> [GIVEN PROBLEM]: In the stretch of items below, from the line containing "From what is" through the end, swap every "furthest" for "farthest" and reproduce those lines with nothing else altered.

--- START OF MATERIAL FOR THE TASK ---

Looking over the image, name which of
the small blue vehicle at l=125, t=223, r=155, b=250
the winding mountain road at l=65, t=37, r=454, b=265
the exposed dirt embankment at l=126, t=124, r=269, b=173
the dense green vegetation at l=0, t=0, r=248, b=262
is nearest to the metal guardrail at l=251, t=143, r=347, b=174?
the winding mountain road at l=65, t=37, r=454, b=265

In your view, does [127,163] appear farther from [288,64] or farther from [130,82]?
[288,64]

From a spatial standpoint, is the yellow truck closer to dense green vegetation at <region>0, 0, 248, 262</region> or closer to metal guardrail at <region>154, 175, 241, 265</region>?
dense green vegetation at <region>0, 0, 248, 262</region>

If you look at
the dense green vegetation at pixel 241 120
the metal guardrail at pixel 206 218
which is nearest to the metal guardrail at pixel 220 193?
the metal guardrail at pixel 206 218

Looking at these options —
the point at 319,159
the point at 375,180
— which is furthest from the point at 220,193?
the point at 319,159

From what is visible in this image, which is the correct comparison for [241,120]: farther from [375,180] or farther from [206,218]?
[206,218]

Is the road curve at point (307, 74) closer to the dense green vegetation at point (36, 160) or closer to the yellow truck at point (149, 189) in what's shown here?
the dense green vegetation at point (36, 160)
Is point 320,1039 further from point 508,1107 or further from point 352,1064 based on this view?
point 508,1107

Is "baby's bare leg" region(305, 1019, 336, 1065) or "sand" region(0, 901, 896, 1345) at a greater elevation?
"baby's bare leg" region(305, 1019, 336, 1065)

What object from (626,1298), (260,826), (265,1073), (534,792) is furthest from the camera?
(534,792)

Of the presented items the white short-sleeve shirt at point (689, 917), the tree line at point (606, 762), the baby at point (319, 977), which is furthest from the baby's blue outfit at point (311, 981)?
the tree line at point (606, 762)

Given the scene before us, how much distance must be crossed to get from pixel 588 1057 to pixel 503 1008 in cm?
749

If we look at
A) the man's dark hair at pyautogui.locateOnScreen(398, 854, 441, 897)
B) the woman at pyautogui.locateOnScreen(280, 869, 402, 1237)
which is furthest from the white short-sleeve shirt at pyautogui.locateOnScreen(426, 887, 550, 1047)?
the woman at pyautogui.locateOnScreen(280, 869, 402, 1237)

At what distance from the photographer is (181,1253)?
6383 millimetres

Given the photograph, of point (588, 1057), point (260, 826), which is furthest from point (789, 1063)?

--- END OF MATERIAL FOR THE TASK ---

> [FINAL RESULT]:
From what is visible in this image, which is the correct comparison for [241,120]: farther from [375,180] or farther from [206,218]?
[206,218]

Is the road curve at point (307, 74) closer to the dense green vegetation at point (36, 160) or closer to the yellow truck at point (149, 189) in what's shown here?
the dense green vegetation at point (36, 160)
Is point 320,1039 further from point 508,1107 or further from point 352,1064 based on this view?
point 508,1107

Is "baby's bare leg" region(305, 1019, 336, 1065) or "sand" region(0, 901, 896, 1345) at a greater elevation?
"baby's bare leg" region(305, 1019, 336, 1065)

What object from (626,1298), (260,826), (265,1073), (534,792) is farthest from the camera?
(534,792)

Of the presented items the white short-sleeve shirt at point (689, 917), the tree line at point (606, 762), the baby at point (319, 977), which is farthest from the baby's blue outfit at point (311, 981)?
the tree line at point (606, 762)

Given the scene before us, how much distance must be crossed to get from pixel 588 1057 to pixel 503 1008 in cm?
749

If we look at
A) the man's dark hair at pyautogui.locateOnScreen(398, 854, 441, 897)
B) the woman at pyautogui.locateOnScreen(280, 869, 402, 1237)
which is farthest from the white short-sleeve shirt at pyautogui.locateOnScreen(426, 887, 550, 1047)?
the woman at pyautogui.locateOnScreen(280, 869, 402, 1237)

At what distance from the photographer is (181,1253)?
6383 millimetres

Given the photograph, of point (588, 1057), point (260, 826), which is farthest from point (789, 1063)?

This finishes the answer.